Stored records:
--*--

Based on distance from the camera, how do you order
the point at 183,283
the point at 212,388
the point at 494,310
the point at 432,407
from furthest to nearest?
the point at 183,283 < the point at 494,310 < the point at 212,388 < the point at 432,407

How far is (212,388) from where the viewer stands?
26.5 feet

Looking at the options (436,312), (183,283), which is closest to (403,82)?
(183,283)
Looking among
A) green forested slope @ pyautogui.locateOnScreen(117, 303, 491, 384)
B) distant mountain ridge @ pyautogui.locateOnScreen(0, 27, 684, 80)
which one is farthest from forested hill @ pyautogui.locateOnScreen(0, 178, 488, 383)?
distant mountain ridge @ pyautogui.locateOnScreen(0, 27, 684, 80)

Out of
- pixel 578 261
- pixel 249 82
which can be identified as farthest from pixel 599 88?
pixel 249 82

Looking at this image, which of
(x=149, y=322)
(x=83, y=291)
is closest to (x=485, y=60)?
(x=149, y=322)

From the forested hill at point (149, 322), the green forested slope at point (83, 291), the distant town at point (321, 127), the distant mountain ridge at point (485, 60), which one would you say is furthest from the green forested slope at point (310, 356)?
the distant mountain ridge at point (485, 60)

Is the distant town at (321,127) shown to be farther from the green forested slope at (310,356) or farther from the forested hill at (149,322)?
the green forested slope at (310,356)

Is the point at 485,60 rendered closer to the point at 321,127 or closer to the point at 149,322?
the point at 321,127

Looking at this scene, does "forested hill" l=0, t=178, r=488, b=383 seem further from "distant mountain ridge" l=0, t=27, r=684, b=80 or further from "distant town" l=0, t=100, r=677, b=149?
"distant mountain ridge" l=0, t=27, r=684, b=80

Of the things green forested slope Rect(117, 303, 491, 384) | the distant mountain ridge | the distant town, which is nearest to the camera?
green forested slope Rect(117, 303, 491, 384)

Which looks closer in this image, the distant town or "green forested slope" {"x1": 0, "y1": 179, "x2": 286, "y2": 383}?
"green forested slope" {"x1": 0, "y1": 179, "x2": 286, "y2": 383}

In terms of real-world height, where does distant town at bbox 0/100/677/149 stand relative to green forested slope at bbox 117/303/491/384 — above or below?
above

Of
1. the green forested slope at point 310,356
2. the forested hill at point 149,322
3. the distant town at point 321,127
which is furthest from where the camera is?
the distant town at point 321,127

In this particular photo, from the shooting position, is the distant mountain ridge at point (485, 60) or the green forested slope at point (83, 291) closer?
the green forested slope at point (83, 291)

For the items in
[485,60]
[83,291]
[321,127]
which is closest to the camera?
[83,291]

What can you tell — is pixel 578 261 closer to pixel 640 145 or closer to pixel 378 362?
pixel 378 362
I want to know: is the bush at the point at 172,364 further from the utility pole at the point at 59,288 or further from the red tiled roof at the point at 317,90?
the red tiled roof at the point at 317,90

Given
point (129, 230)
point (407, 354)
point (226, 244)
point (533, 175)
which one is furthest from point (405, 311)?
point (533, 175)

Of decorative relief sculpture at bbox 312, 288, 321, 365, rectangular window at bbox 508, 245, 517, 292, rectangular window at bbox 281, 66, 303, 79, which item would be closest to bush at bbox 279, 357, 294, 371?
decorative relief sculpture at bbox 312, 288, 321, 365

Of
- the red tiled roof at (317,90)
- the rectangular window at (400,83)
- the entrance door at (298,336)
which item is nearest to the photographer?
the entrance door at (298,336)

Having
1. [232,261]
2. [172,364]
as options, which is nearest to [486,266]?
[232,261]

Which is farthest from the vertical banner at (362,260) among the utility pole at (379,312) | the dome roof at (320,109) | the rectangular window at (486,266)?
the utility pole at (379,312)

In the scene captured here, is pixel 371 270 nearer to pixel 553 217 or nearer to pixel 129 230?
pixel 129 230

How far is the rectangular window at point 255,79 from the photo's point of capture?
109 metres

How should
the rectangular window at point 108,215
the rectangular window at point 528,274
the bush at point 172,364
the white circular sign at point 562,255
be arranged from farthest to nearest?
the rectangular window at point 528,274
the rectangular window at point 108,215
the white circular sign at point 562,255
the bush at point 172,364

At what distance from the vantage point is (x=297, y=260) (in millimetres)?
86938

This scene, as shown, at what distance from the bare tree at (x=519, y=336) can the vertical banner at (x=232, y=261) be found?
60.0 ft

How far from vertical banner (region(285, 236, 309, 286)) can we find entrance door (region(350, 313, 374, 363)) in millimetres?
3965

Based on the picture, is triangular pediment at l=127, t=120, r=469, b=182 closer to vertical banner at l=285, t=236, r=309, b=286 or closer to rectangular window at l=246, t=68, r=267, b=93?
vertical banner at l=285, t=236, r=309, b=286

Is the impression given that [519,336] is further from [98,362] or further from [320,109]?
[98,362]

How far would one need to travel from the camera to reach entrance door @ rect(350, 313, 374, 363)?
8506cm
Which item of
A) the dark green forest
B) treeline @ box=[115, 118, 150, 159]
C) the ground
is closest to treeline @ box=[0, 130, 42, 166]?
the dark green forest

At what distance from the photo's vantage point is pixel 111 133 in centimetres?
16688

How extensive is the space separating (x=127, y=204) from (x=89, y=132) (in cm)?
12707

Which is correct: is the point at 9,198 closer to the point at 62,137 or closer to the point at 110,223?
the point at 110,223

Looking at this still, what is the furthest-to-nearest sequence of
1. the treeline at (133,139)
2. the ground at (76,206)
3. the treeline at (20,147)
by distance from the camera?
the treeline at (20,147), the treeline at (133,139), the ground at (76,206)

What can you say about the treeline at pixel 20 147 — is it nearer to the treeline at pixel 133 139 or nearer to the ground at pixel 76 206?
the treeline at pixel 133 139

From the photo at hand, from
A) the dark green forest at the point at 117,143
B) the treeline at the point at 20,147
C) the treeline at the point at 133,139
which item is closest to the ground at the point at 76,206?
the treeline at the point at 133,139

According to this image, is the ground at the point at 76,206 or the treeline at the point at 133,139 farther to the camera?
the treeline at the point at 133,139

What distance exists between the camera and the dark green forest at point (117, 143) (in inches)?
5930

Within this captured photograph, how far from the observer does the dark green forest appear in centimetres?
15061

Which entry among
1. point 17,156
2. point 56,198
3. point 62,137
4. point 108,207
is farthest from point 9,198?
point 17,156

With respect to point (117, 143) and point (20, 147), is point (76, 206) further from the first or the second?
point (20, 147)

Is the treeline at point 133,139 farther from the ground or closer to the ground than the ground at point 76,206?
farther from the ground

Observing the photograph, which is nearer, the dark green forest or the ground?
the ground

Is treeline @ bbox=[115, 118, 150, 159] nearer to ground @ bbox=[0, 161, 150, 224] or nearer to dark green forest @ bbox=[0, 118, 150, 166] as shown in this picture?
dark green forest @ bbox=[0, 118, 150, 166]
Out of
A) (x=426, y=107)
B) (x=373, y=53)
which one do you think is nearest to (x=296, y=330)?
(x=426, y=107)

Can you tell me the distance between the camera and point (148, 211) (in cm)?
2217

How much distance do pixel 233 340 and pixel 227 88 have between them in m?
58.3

--*--

Stated task: Copy the listing above again, switching every "forested hill" to "wooded hill" and leaving all other text unchanged.

Solution for this exercise:
Based on distance from the camera, how do you order
the point at 183,283
the point at 212,388
the point at 494,310
the point at 432,407
from furthest to nearest?
the point at 183,283 < the point at 494,310 < the point at 212,388 < the point at 432,407

How far is (212,388) from where the viewer stands?
26.5 feet

Looking at the options (436,312), (183,283), which is closest to (403,82)?
(183,283)
Looking among
A) green forested slope @ pyautogui.locateOnScreen(117, 303, 491, 384)
B) distant mountain ridge @ pyautogui.locateOnScreen(0, 27, 684, 80)
which one is farthest from wooded hill @ pyautogui.locateOnScreen(0, 178, 488, 383)?
distant mountain ridge @ pyautogui.locateOnScreen(0, 27, 684, 80)

Out of
- pixel 578 261
- pixel 249 82
which can be identified as farthest from pixel 599 88?
pixel 249 82

Looking at this image, which of
(x=149, y=322)
(x=83, y=291)
is closest to (x=485, y=60)?
(x=149, y=322)

From the wooded hill at point (149, 322), the green forested slope at point (83, 291), the distant town at point (321, 127), the distant mountain ridge at point (485, 60), which one would you say is furthest from the green forested slope at point (310, 356)?
the distant mountain ridge at point (485, 60)

Is the distant town at (321,127) shown to be farther from the green forested slope at (310,356) or farther from the wooded hill at (149,322)?
the green forested slope at (310,356)

Is the point at 485,60 rendered closer to the point at 321,127 or closer to the point at 149,322?
the point at 321,127

Looking at this scene, does "wooded hill" l=0, t=178, r=488, b=383 seem further from "distant mountain ridge" l=0, t=27, r=684, b=80 or further from "distant town" l=0, t=100, r=677, b=149?
"distant mountain ridge" l=0, t=27, r=684, b=80

Of the things green forested slope Rect(117, 303, 491, 384) | the distant mountain ridge | the distant town, which is nearest to the camera?
green forested slope Rect(117, 303, 491, 384)

Which looks closer in this image, the distant town or "green forested slope" {"x1": 0, "y1": 179, "x2": 286, "y2": 383}?
"green forested slope" {"x1": 0, "y1": 179, "x2": 286, "y2": 383}

In terms of real-world height, where does distant town at bbox 0/100/677/149 stand relative to green forested slope at bbox 117/303/491/384 — above or below?
above

Of
1. the green forested slope at point 310,356
2. the wooded hill at point 149,322
3. the distant town at point 321,127
which is furthest from where the camera is?
the distant town at point 321,127

In this particular photo, from the shooting position, is the distant mountain ridge at point (485, 60) or the green forested slope at point (83, 291) closer?
the green forested slope at point (83, 291)

For the items in
[485,60]
[83,291]
[321,127]
which is closest to the camera?
[83,291]

What can you tell — is pixel 578 261 closer to pixel 640 145 or closer to pixel 378 362?
pixel 378 362
I want to know: is the bush at the point at 172,364 further from the utility pole at the point at 59,288 or further from the red tiled roof at the point at 317,90?
the red tiled roof at the point at 317,90

Given
point (129, 230)
point (407, 354)
point (226, 244)
point (533, 175)
which one is furthest from point (405, 311)?
point (533, 175)

Of decorative relief sculpture at bbox 312, 288, 321, 365, rectangular window at bbox 508, 245, 517, 292, rectangular window at bbox 281, 66, 303, 79, which item would be closest to bush at bbox 279, 357, 294, 371?
decorative relief sculpture at bbox 312, 288, 321, 365

Of
- the red tiled roof at (317,90)
- the rectangular window at (400,83)
- the entrance door at (298,336)
which item is nearest to the photographer?
the entrance door at (298,336)

Having
1. [232,261]
2. [172,364]
as options, which is nearest to [486,266]?
[232,261]

Which is farthest from the vertical banner at (362,260) among the utility pole at (379,312) | the dome roof at (320,109) | the rectangular window at (486,266)?
the utility pole at (379,312)

In the scene captured here, is pixel 371 270 nearer to pixel 553 217 or nearer to pixel 129 230?
pixel 129 230

How far is the rectangular window at point 255,79 from the photo's point of capture?
109 metres

How should
the rectangular window at point 108,215
the rectangular window at point 528,274
the bush at point 172,364
the white circular sign at point 562,255
be arranged from farthest to nearest?
the rectangular window at point 528,274
the rectangular window at point 108,215
the white circular sign at point 562,255
the bush at point 172,364

At what distance from the vantage point is (x=297, y=260) (in millimetres)?
86938

This scene, as shown, at what distance from the bare tree at (x=519, y=336) can the vertical banner at (x=232, y=261) be found?
60.0 ft

How far from vertical banner (region(285, 236, 309, 286)) can we find entrance door (region(350, 313, 374, 363)) in millimetres?
3965

Based on the picture, is triangular pediment at l=127, t=120, r=469, b=182 closer to vertical banner at l=285, t=236, r=309, b=286 or closer to rectangular window at l=246, t=68, r=267, b=93?
vertical banner at l=285, t=236, r=309, b=286

Is the impression given that [519,336] is further from [98,362] or further from [320,109]?
[98,362]

How far would one need to travel from the camera to reach entrance door @ rect(350, 313, 374, 363)?
8506cm
Which item of
A) the dark green forest
B) treeline @ box=[115, 118, 150, 159]
C) the ground
is closest to treeline @ box=[0, 130, 42, 166]?
the dark green forest

At what distance from the photo's vantage point is pixel 111 133 in centimetres?
16688

How extensive is the space separating (x=127, y=204) from (x=89, y=132) (in cm)?
12707

Which is correct: is the point at 9,198 closer to the point at 62,137 or closer to the point at 110,223?
the point at 110,223

Looking at this still, what is the furthest-to-nearest sequence of
1. the treeline at (133,139)
2. the ground at (76,206)
3. the treeline at (20,147)
by distance from the camera?
the treeline at (20,147), the treeline at (133,139), the ground at (76,206)

What can you say about the treeline at pixel 20 147 — is it nearer to the treeline at pixel 133 139 or nearer to the ground at pixel 76 206?
the treeline at pixel 133 139

From the photo at hand, from
A) the dark green forest at the point at 117,143
B) the treeline at the point at 20,147
C) the treeline at the point at 133,139
which item is closest to the ground at the point at 76,206?
the treeline at the point at 133,139

According to this image, is the ground at the point at 76,206 or the treeline at the point at 133,139 farther to the camera?
the treeline at the point at 133,139

What distance exists between the camera and the dark green forest at point (117, 143) (in inches)?
5930

Within this captured photograph, how far from the observer does the dark green forest appear in centimetres?
15061

Which entry among
1. point 17,156
2. point 56,198
3. point 62,137
4. point 108,207
is farthest from point 9,198?
point 17,156

With respect to point (117, 143) and point (20, 147), is point (76, 206) further from the first or the second?
point (20, 147)

Is the treeline at point 133,139 farther from the ground or closer to the ground than the ground at point 76,206?
farther from the ground

Observing the photograph, which is nearer, the dark green forest or the ground?
the ground

Is treeline @ bbox=[115, 118, 150, 159] nearer to ground @ bbox=[0, 161, 150, 224] or nearer to dark green forest @ bbox=[0, 118, 150, 166] as shown in this picture?
dark green forest @ bbox=[0, 118, 150, 166]
Out of
A) (x=426, y=107)
B) (x=373, y=53)
which one do you think is nearest to (x=296, y=330)?
(x=426, y=107)

Can you tell me the distance between the camera and point (148, 211) (in cm)?
2217

How much distance do pixel 233 340 and pixel 227 88 have between them in m?
58.3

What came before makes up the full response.